OKI->SetTimeout(1000);
This is where the problem is. I found that if i paused the program in debug mode at specific times then no packets would be lost. This proves that the problem is on the host side and not the FPGA unless it was a power issue, which i have already disprooved.
In the end i found that the OpalKellyInterface does not play nice with the .NET Sleep() function, and when i removed all instances of it, the program works fine and no data is lost.
Very Strange.
Tom
Tom,
I don’t quite follow. What was the timeout set to previously? How long does it typically take for your design to produce enough data for a full block?
The timeout was previously set to 1000ms, and the sleep was set to 1ms But it takes approximately 1 second to produce enough data for full block/single packet. This is a very slow process that is designed to mimic neuronal cell firing.

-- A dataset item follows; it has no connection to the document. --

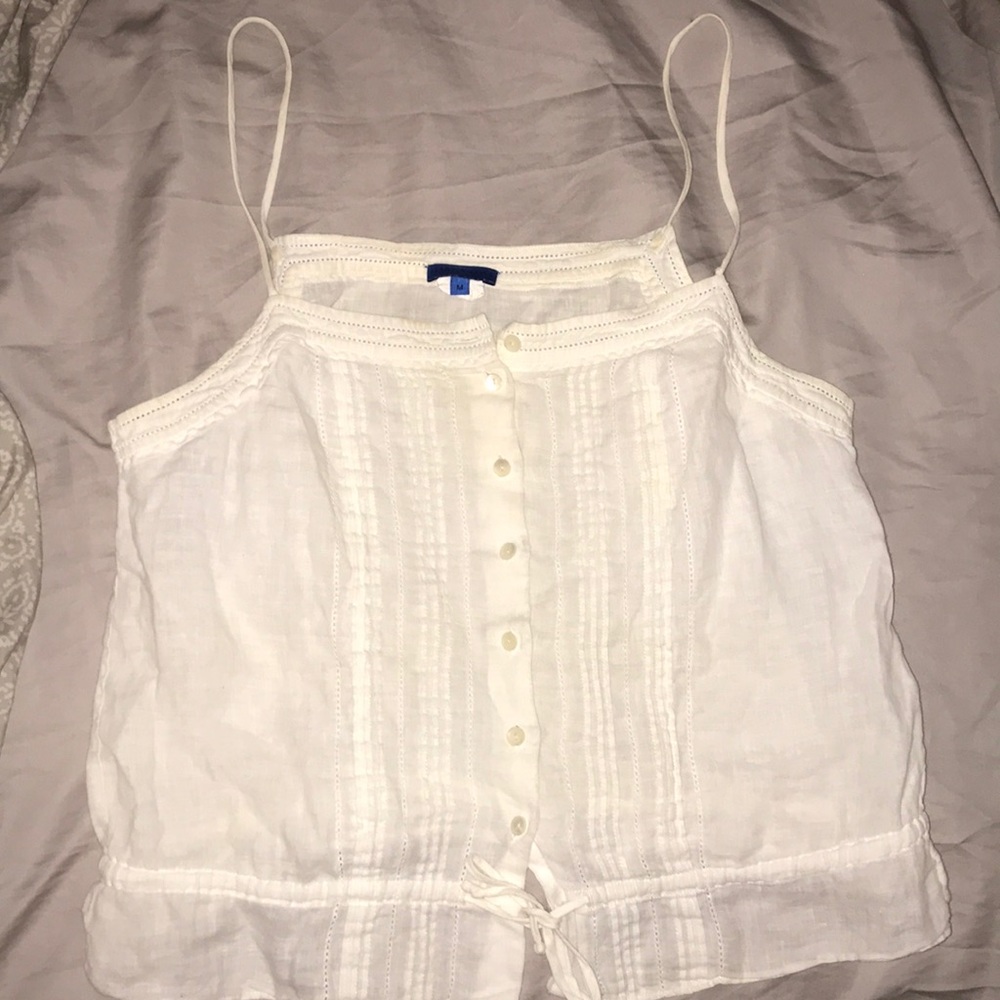 White button up tank top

I still don’t know why, but your software interface doesn’t like the Sleep(1) i placed in my code. I am currently putting it on an extended test overnight, so i will see if it has broken when i get back in the morning.
Thanks for your swift responses throughout this debug process, it has been much appreciated.
Tom
Just a follow up post to say that i have not had any more problems since i made the pre-mentioned changes.
Tom
Tom–
I have no idea why the Sleep() would have any effect. All API methods are blocking, so there should be nothing going on before or after the call.
I know we use Sleep() within the API and have used Sleep() in other applications that use the API. Though, not with C#.